§ SET TASK
Lay out everything in the material from the line containing "How large a" down to the final line as a Markdown table with the columns Row and Line text, leaving out blank lines.

§ PROVIDED DATA
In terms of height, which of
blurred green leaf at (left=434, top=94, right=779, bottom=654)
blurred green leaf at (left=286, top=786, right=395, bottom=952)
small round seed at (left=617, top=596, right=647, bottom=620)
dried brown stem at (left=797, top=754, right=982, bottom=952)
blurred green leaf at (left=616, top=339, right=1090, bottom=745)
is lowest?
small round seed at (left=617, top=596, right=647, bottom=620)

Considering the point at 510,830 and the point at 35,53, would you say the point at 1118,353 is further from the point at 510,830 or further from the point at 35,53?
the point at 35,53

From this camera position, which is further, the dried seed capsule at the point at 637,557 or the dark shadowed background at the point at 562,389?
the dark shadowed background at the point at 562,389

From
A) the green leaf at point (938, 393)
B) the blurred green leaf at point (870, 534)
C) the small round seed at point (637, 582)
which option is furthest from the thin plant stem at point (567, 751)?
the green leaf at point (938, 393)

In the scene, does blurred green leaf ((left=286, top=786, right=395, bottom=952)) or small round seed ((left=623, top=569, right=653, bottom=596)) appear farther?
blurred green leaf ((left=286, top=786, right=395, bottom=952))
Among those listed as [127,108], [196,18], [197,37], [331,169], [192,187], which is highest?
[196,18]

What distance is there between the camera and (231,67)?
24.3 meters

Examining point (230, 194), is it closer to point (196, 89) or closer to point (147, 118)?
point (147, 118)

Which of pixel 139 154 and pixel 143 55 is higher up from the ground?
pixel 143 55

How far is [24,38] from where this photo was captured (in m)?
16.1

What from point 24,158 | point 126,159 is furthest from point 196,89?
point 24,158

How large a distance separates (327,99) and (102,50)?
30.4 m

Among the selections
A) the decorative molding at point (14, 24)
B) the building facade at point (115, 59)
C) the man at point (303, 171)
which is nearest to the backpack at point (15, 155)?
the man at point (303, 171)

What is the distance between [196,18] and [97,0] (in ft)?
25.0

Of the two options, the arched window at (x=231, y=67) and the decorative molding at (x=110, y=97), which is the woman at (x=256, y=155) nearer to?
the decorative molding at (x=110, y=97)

§ THE COMPLETED TASK
| Row | Line text |
|---|---|
| 1 | How large a distance separates (327,99) and (102,50)? |
| 2 | 30.4 m |
| 3 | Among the selections |
| 4 | A) the decorative molding at point (14, 24) |
| 5 | B) the building facade at point (115, 59) |
| 6 | C) the man at point (303, 171) |
| 7 | which is nearest to the backpack at point (15, 155)? |
| 8 | the man at point (303, 171) |
| 9 | What is the distance between [196,18] and [97,0] (in ft)? |
| 10 | 25.0 |
| 11 | Of the two options, the arched window at (x=231, y=67) and the decorative molding at (x=110, y=97), which is the woman at (x=256, y=155) nearer to? |
| 12 | the decorative molding at (x=110, y=97) |